Recently, we “pleased” iPhone users with BLEee security problems , but we are hardly supporters of any of the fronts in the eternal dispute Apple vs. Android, and are ready to tell "great" news about Android, if, of course, there is room for gloating in your soul.
Researchers at Check Point Software Technologies have discovered a vulnerability , presumably in more than 50% of Android-based devices, in the implementation of an auto-tuning mechanism for connecting to a mobile operator via OMA CP ( Open Mobile Alliance Client Provisioning) protocol, which allows an attacker to substitute at least the following parameters devices, carrying out a Man-in-the-middle attack using phishing :
OMA CP is an OMA Device Management specification data transfer protocol developed in accordance with the Open Mobile Alliance mobile standard, using an XML-like SyncML ( Synchronization Markup Language ). OMA CP uses the WAP wireless protocol. The current version of OMA CP is 1.1 from 2009. At the same time, the exchange does not require that the smartphone has a SIM card or an Internet connection has been configured.

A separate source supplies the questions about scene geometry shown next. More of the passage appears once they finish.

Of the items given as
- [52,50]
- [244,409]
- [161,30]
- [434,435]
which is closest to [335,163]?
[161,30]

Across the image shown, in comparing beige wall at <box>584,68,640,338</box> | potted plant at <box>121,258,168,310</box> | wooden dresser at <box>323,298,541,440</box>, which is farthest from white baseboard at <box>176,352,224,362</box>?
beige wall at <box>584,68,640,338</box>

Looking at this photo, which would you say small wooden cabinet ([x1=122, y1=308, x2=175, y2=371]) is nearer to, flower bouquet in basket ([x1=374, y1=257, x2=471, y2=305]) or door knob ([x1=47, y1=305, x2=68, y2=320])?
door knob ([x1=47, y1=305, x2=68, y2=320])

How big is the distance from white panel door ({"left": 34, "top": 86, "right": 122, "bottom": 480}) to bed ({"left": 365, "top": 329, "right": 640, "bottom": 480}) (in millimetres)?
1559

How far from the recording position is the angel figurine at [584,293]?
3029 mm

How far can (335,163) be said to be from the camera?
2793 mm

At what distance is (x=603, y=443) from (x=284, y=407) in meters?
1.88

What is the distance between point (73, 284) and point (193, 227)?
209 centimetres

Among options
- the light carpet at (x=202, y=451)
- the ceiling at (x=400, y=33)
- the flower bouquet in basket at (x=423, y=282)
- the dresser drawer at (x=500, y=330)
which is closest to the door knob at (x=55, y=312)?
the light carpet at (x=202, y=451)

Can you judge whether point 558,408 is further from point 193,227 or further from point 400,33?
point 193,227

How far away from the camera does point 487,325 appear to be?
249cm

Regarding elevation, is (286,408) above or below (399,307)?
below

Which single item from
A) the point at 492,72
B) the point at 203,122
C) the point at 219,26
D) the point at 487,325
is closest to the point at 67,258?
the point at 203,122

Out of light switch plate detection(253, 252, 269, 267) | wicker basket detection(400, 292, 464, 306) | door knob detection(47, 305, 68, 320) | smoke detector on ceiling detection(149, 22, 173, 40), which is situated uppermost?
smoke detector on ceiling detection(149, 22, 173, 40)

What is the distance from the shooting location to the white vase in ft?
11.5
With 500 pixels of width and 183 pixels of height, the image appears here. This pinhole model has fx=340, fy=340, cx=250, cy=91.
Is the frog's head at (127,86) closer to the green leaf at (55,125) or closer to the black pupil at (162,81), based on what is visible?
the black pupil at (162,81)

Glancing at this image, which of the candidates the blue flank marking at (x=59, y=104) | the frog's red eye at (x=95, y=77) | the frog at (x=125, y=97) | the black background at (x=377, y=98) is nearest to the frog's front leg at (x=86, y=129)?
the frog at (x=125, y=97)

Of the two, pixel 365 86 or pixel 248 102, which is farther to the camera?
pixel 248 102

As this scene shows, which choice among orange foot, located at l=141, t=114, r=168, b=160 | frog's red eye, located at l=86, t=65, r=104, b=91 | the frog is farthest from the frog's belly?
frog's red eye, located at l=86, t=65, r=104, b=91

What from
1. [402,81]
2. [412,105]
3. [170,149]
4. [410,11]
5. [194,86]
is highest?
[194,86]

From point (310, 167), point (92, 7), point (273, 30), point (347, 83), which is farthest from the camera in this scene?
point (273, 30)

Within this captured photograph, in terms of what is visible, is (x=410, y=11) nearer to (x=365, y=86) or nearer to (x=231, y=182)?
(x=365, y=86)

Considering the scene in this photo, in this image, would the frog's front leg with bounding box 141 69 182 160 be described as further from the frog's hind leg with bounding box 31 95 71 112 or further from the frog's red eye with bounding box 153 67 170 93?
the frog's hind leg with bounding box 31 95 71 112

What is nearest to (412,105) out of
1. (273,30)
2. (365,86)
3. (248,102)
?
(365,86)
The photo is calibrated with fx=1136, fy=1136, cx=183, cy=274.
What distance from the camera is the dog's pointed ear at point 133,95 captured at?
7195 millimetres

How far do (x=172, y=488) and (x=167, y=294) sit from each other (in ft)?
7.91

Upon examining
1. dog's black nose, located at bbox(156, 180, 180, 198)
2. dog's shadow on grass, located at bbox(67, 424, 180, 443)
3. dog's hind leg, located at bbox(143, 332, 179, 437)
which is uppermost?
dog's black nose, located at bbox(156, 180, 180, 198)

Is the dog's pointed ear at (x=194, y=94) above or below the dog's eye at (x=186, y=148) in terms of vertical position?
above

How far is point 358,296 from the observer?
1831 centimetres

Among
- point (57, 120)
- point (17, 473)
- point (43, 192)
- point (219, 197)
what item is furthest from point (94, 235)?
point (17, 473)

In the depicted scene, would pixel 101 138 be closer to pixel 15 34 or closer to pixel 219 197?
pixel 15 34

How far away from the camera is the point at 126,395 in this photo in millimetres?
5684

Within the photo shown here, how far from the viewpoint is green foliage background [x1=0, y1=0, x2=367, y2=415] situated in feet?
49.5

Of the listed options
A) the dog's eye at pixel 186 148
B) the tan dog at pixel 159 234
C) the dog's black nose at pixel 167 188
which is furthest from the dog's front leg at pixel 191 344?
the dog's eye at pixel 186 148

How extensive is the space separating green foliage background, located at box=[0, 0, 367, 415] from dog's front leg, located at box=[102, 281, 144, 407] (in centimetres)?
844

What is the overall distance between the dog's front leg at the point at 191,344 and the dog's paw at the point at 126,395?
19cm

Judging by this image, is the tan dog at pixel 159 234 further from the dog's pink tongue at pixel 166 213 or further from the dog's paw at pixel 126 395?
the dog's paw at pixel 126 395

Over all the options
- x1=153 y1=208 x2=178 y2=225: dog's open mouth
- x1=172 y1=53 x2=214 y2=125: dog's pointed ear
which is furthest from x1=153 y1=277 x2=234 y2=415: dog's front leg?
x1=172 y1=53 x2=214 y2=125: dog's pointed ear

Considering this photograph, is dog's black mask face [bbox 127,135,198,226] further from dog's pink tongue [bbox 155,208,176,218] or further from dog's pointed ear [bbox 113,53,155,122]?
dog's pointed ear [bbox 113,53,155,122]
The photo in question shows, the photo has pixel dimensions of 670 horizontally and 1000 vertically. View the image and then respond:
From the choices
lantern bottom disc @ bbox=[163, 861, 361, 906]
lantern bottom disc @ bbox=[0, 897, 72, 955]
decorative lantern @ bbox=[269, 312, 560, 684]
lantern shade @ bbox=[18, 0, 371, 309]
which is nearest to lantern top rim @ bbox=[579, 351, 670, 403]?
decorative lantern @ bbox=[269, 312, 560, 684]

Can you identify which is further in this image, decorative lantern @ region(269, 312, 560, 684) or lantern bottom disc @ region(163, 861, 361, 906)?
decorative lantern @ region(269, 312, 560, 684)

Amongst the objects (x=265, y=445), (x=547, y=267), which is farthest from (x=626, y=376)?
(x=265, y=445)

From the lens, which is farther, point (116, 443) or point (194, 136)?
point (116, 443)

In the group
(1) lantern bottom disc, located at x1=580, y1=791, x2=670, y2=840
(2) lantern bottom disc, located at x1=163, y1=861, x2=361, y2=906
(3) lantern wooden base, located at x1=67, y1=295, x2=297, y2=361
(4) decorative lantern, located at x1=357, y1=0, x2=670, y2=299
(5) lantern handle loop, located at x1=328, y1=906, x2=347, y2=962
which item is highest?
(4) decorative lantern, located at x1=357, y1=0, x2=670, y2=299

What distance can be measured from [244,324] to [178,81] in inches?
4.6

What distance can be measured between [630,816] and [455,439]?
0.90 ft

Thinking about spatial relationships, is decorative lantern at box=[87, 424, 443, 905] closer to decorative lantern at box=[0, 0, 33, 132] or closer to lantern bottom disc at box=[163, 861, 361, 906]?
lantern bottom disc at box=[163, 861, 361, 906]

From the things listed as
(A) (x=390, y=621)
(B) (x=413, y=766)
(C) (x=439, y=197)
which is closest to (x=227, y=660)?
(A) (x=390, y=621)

Attack vectors use the over-the-air (OTA) provisioning process of providing data to a mobile client, with which mobile operators set the necessary settings for devices connecting to the cellular network.
The standard provides a number of measures for the authentication of CP messages from the mobile services operator, but not all vendors implement them. At the same time, the measures themselves are not reliable.
Within Android, this protocol is implemented by omacp.apk .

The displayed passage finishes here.